• EXTRACT PROVIDED:
It will be appreciated by one skilled in the art that to configure a jib so that the head section extends first and also retracts first, the relative areas of the annuli of the pistons in the retraction mode must be reversed.
In FIG. 3 there is illustrated schematically a four section jib with the assemblies being connected in cascade. Such a device would be relevant if a stinger or other extension of the head section was incorporated.
The embodiment of FIG. 3 includes first, second and third assemblies 37, 38 and 39 respectively, the first assembly 37 having its piston 40 attached by pin 41 to the base section of the jib, its cylinder 42 attached by pin 43 to the intermediate section, the cylinder 44 of the third assembly 39 (which is welded to second assembly 38) attached to the head section by pin 45 and the piston rod 46 of assembly 39 attached to the stinger section by pin 47.
Pipes 48 and 49 for hydraulic pressure are provided for the extension and retraction modes respectively. Extension mode chambers 50, 51 and 52 are interconnected as are retraction mode chambers 53, 54 and 55. Piston 56 of assembly 37 and piston 57 of assembly 38 have the same retraction mode annuli areas but the pipe connecting chambers 53 and 54 incorporates a compound valve 58 incorporating a relief valve 59 to provide differential pressure in chambers 53 and 54 on extension. Retraction mode chamber 54 is connected to retraction mode chamber 55 of assembly 39 but piston 60 of assembly 39 has a larger retraction mode annulus area than the other two assemblies.

[Rows from a dataset]
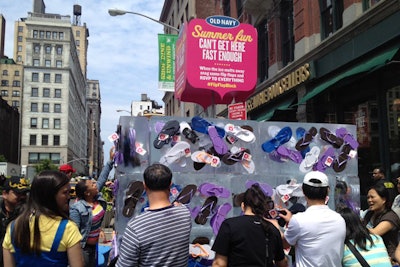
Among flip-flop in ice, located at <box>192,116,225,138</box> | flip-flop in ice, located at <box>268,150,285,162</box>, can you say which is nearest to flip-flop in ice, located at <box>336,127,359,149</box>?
flip-flop in ice, located at <box>268,150,285,162</box>

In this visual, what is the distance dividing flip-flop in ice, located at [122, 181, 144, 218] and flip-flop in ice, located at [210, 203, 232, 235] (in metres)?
0.93

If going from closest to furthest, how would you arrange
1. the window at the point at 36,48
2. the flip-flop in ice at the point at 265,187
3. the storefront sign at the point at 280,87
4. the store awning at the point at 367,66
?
the flip-flop in ice at the point at 265,187
the store awning at the point at 367,66
the storefront sign at the point at 280,87
the window at the point at 36,48

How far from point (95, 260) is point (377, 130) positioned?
7.61 m

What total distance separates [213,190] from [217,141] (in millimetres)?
591

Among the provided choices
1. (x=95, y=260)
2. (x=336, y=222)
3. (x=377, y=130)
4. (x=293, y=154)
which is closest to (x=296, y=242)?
(x=336, y=222)

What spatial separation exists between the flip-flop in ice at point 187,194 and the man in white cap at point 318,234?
1.57 m

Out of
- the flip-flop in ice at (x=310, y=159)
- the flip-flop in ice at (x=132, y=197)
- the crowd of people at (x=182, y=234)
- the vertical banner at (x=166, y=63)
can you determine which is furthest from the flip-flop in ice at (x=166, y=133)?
the vertical banner at (x=166, y=63)

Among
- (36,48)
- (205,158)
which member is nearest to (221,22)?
(205,158)

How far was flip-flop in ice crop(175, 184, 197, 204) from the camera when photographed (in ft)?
15.3

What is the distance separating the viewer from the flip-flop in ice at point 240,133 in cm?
495

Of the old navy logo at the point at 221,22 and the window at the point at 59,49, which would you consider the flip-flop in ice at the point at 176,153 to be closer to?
the old navy logo at the point at 221,22

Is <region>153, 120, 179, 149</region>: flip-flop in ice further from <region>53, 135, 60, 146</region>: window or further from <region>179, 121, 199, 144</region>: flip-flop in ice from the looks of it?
<region>53, 135, 60, 146</region>: window

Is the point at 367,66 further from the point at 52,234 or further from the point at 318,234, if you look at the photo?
the point at 52,234

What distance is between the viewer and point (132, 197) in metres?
4.46
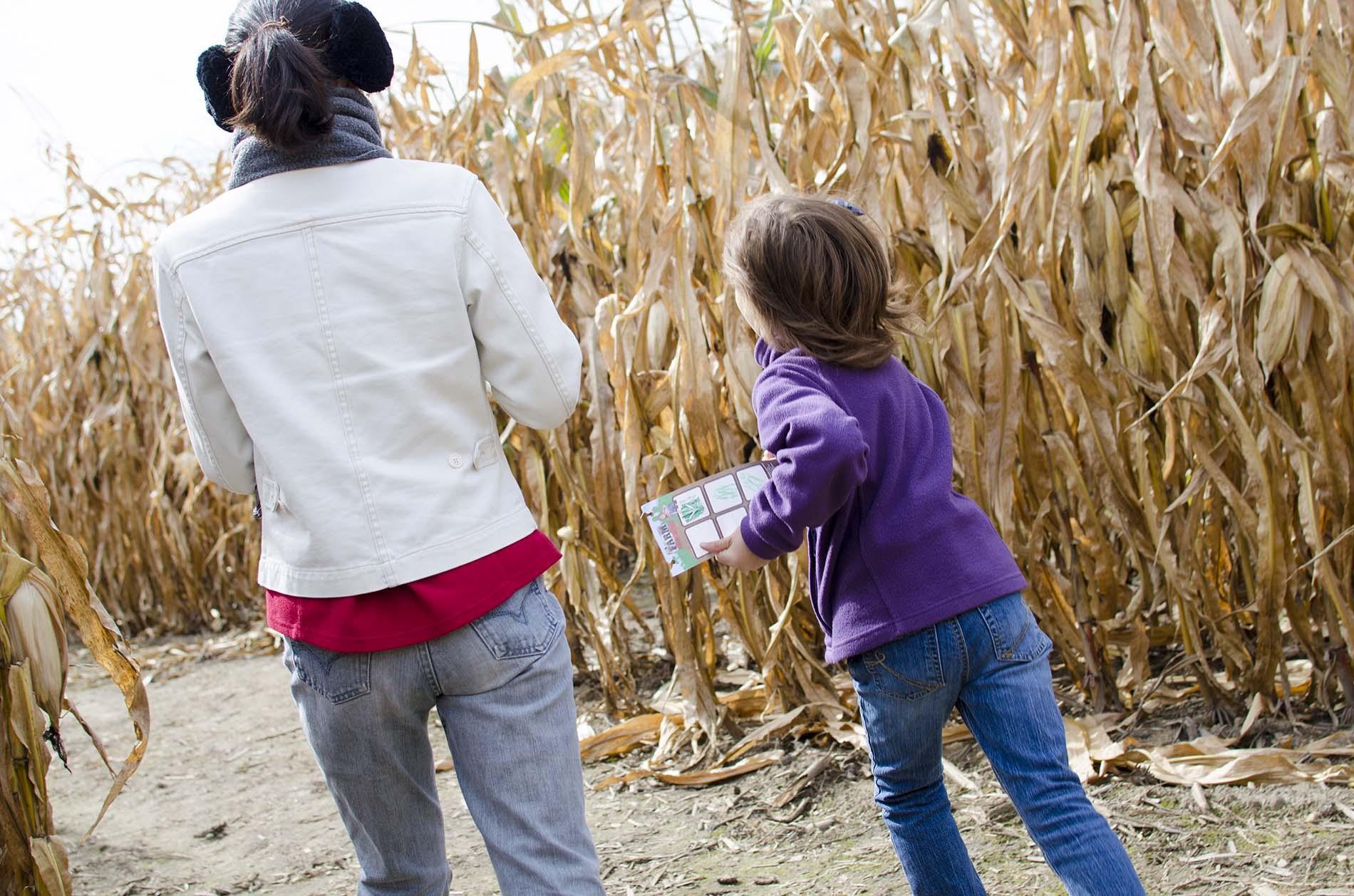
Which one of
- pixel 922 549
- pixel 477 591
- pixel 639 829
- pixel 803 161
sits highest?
pixel 803 161

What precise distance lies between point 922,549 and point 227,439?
0.82 meters

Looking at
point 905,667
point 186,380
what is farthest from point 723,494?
point 186,380

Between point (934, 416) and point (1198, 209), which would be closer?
point (934, 416)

• PROBLEM: Carry on the passage about the four-section hydraulic jib, starting after its last sentence.

• WRITTEN RESPONSE:
It will be appreciated that this arrangement operates in cascade in that on hydraulic pressure being applied to pipe 48 in the extension mode and back pressure of less than half the extension pressure being applied to pipe 49, assembly 37 will extend first, then assembly 38 will extend and finally assembly 39 will extend. On retraction and the pressure in pipe 49 being the operational pressure and back pressure being applied to pipe 48, the stinger will retract first, then the head section and finally the intermediate section.
A reversal of the extension and retraction format can be achieved in accordance with the invention by suitable variation of the retraction mode annuli areas and/or the incorporation of pressure reducing valves. Also, more than four extending jib sections may be involved using the principle of the invention.

Claims (3)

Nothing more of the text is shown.